(DATA SHOWN Opens)

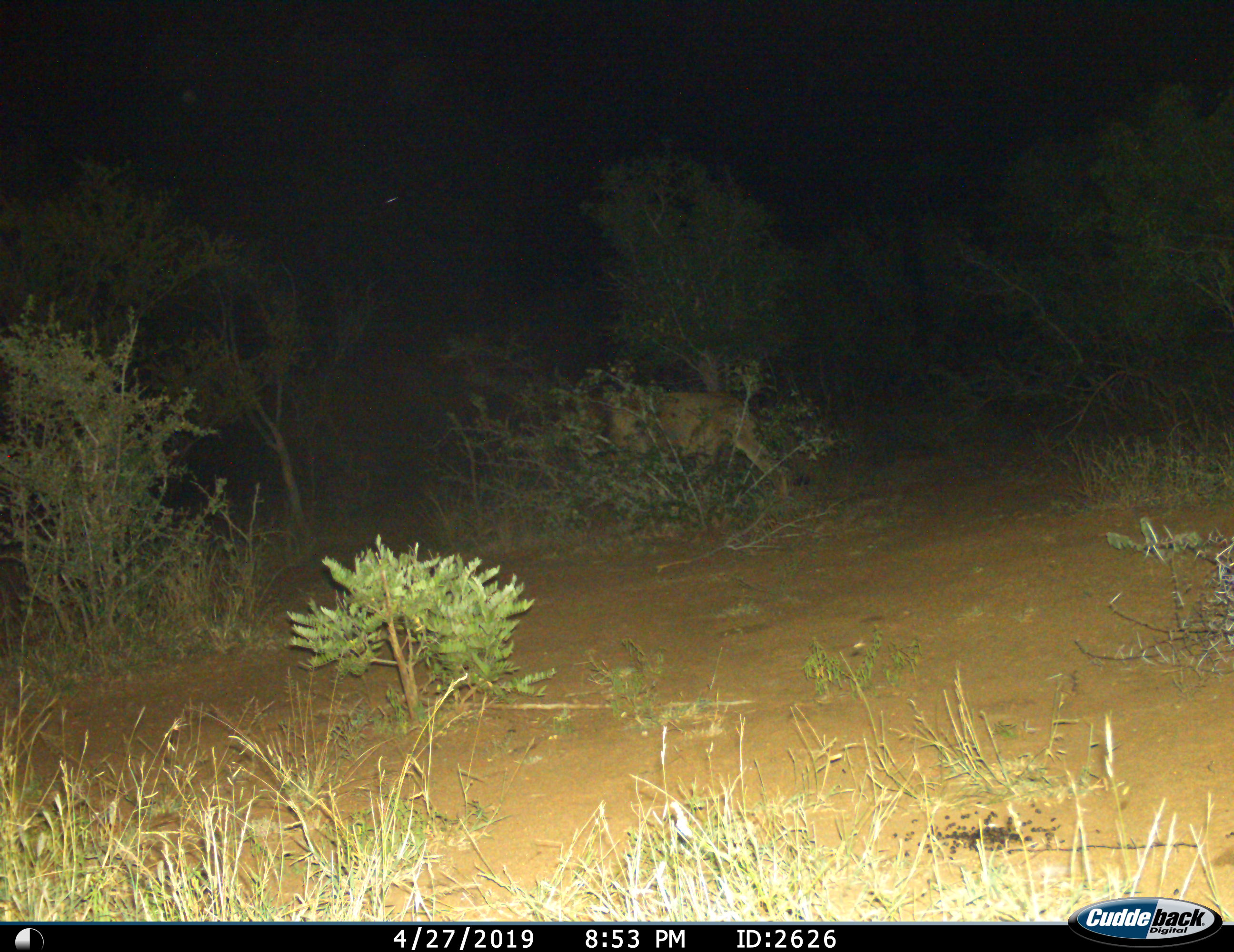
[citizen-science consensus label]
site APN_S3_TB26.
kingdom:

(DATA SHOWN Closes)

◆ **WHAT THE TASK REQUIRES**: Retype all of the data above word for word, excluding the pictures.

◆ **RESULT OF THIS EXERCISE**:
[citizen-science consensus label]
site APN_S3_TB26.
kingdom:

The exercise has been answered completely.